There will be time, there will be time
Nachhaltige Landwirtschaft, Diskussionen um ökologische Fußabdrücke und die Bitten klassischer Mittelschichtskonsumenten, um regionales Lebensmittelwachstum, mögen die Entscheidung einen Pfirsich zu essen durchaus als ein Wagnis erscheinen lassen. Für Wohlstandsgesellschaften ist Hunger so abstrakt, dass sie einen Regelkatalog entwerfen, der die moralische Bilanz eines jeden Lebensmittels aufführt – für die eigene Gesundheit im Einklang mit einer von ihnen selbst imaginierten und sauberen Umwelt.

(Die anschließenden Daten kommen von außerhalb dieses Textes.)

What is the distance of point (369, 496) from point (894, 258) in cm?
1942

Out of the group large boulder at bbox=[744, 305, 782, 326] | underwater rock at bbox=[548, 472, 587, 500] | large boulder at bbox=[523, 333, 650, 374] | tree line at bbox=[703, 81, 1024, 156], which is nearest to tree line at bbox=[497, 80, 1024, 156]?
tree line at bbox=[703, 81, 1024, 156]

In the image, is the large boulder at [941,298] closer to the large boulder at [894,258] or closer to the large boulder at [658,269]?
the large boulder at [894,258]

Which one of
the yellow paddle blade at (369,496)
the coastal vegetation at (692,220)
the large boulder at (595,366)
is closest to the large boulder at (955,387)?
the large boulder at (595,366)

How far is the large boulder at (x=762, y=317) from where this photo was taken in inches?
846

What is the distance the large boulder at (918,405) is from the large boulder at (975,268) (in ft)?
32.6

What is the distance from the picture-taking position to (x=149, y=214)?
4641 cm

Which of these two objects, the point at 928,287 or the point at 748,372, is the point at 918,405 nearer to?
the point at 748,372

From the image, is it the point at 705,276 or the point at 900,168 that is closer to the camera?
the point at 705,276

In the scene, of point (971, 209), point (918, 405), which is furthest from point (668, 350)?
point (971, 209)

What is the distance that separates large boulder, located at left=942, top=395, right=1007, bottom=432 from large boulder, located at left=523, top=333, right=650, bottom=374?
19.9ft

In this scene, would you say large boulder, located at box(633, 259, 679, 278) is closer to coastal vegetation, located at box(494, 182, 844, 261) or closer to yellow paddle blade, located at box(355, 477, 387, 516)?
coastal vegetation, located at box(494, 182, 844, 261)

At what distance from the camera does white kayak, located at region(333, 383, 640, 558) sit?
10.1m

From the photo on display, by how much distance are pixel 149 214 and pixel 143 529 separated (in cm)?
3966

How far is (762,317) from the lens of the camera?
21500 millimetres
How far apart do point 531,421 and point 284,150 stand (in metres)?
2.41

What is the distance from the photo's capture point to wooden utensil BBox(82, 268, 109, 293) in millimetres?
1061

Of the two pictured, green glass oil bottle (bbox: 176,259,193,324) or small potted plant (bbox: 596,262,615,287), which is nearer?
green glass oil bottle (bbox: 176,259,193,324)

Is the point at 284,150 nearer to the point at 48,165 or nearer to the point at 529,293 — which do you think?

Ein zeitgenössisches „Wir“ sollte Abweichungen der als globale Exklusionsstruktur entlarvten Wohlstandsgesellschaft inkorporieren können. Mitte des letzten Jahrhunderts postulierte Herbert Marcuse in Anlehnung an Marx, deutlich die Obszönität der modernen Gesellschaft: „Diese Gesellschaft ist insofern obszön, als sie einen erstickenden Überfluss an Waren produziert und schamlos zur Schau stellt, während sie draußen ihre Opfer der Lebenschancen beraubt; [...] obszön in den W orten und dem Lächeln der Politiker und Unterhalter; in ihren Gebeten, ihrer Ignoranz und in der W eisheit ihrer gehüteten Intellektuellen. [...] Nicht das Bild einer nackten Frau, die ihre Schamhaare entblößt, ist obszön, sondern das eines Generals in vollem Wichs [...]“ (Herbert Marcuse, Versuch über die Befreiung, 1969, S. 21)

And time for all the works and days of hands
That lift and drop a question on your plate
Der Titel dieser Ausstellung ist dem 137 zeiligen Gedicht The Love Song of J. Alfred Prufrock von T.S. Eliot aus dem Jahr1915 entnommen. In der Form eines dramatischen Bewusstseinsstroms, beschreibt der damals junge Eliot, aus der Sicht eines alternden Mannes, dessen Hadern darüber, sich zu äußern. Der Akt der Offenlegung seiner Liebe steht im Kampf gegen seine abstrakte Angst. Wie man sich die Haare kämmt oder die Hose trägt, sind dabei ebenso existenzielle Fragen für Prufrock, wie das Essen eines Pfirsichs ein Wagnis bedeuten kann.

Shall I part my hair behind? Do I dare to eat a peach?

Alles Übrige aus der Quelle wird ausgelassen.